A marzo Francesco ha lasciato il lavoro ed è volato nel Queensland, prima tappa l’ostello di Cairns, la cittadina dove l’Indiana Jones di Brescia si è attrezzato, comprando la moto, facendosi spedire da GIVI gli accessori e procurandosi una tessera telefonica e un conto corrente con Bancomat (“operazione che in Australia richiede massimo 4 giorni”). “Alla Polizia ho verificato che la moto non fosse rubata – racconta – e in meno di una settimana ho concluso l’acquisto, che da queste parti è un’esperienza molto più facile che da noi, e ho ottenuto i documenti, compresa la targa per viaggiare”. Poi ha smontato la moto per apportare quelle modifiche che gli permettano di affrontare un viaggio periglioso: “Indicativamente compirò il giro di Australia in senso antiorario, passando per la penisola di Cape York, la regione del Kimberly e il Great Sandy desert, tutti luoghi scarsamente popolati, in cui il tragitto è scandito dalle rare road house, che forniscono benzina, cibo, acqua e ghiaccio. C’è un tratto dove per 441 km non si trova carburante. Dovrò viaggiare con una tanica da 10 litri di benzina” spiega. Infine, il dottor Bernoni ha aperto un blog – ontheoz.blogspot.com.au – dove raccontare giorno dopo giorno le sue esperienze, condivise anche con il popolo Facebook su www.facebook.com/OnTheOz.

Il programma del viaggio?

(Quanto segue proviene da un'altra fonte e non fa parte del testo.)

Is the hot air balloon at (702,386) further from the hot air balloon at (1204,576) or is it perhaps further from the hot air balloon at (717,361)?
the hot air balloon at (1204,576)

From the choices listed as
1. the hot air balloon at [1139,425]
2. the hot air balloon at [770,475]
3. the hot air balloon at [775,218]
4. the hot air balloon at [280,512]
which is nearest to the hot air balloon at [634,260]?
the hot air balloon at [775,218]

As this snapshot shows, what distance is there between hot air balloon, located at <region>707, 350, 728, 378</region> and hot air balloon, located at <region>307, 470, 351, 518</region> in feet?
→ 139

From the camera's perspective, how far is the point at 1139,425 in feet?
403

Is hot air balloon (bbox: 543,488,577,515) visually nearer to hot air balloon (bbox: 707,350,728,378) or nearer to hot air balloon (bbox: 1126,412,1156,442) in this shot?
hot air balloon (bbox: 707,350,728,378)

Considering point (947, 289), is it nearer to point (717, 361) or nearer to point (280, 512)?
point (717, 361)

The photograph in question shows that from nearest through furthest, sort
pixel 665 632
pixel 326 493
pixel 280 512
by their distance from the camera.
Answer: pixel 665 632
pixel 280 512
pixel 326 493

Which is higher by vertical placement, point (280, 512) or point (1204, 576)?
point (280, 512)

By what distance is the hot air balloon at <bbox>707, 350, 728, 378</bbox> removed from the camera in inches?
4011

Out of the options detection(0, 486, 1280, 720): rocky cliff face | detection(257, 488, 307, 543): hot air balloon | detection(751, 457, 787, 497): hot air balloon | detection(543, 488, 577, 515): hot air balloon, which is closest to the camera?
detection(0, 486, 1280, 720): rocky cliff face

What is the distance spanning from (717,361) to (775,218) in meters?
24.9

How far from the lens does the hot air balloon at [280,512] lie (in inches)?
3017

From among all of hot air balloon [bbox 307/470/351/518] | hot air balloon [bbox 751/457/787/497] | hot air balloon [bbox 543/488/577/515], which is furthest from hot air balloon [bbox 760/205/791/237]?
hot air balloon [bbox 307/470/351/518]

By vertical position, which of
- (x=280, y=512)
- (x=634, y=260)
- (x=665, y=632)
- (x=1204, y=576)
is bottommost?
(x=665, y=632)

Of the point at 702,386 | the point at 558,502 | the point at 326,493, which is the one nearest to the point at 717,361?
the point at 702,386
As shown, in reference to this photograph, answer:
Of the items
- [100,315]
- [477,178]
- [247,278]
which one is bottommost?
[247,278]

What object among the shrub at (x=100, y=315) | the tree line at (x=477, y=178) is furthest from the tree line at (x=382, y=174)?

Nessuno o il più difficile: “Entrare in me stesso”.

Infatti, spiega Francesco, “Se all’inizio mi hanno spinto la curiosità e l’atavica attrazione verso il nuovo, verso le frontiere da valicare, quando poi mi sono trovato da solo tanto lontano, ho scoperto che il viaggio vero è attraverso se stessi, un percorso molto affascinante e interessante, se si sa prendere la vita nel modo giusto”.  Ora il giovane professionista fa il meccanico di moto sulle montagne di Atherton, le Tablelands, “aspettando l’inverno australe durante il quale il livello dei fiumi si abbassa e i corsi d’acqua si possono guadare per viaggiare attraverso la penisola di Cape York, uno dei luoghi più remoti del mondo”. E nel suo racconto riaffiora il ricordo dei camion arancioni di Overland, la spedizione geografica italiana partita nel 1996 da Roma “che seguivo con enorme stupore insieme a mio nonno quando avevo dieci anni”. Intanto il suo sogno lo ha portato ad essere commissario di pista alla tappa del campionato nazionale Supermotard  nel Far North Queensland e, subito dopo, il 6 agosto, si metterà in sella per iniziare l’avventura vera e propria.